- EXERCISE GOAL
Would you please transcribe the data in full and exactly, excluding images?

- DATA PROVIDED
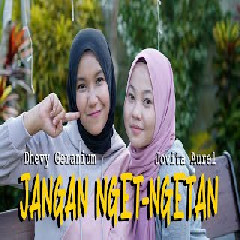 Dhevy Geranium - Jangan Nget Ngetan Feat Jovita Aurel (Reggae Version) Mp3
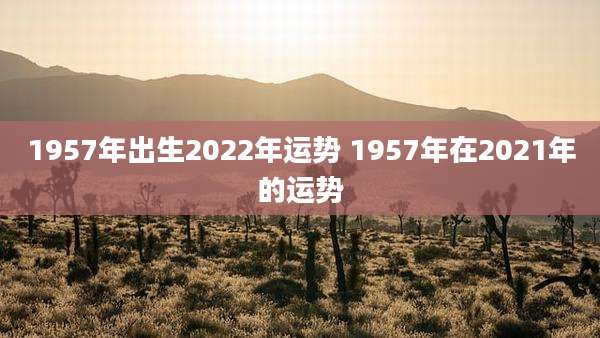 1957年出生2022年运势 1957年在2021年的运势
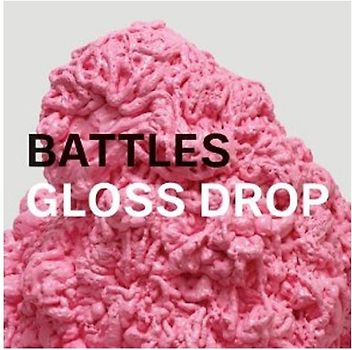 Battles - Gloss Drop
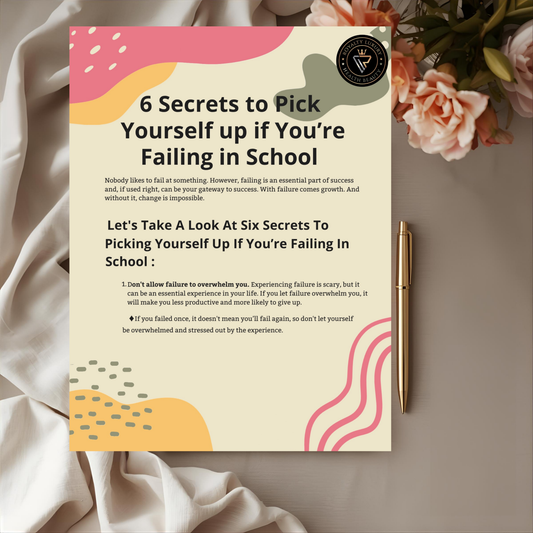 Six Secrets To Pick yourself Up if You're Failing in School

- REPLY
 Dhevy Geranium - Jangan Nget Ngetan Feat Jovita Aurel (Reggae Version) Mp3
 1957年出生2022年运势 1957年在2021年的运势
 Battles - Gloss Drop
 Six Secrets To Pick yourself Up if You're Failing in School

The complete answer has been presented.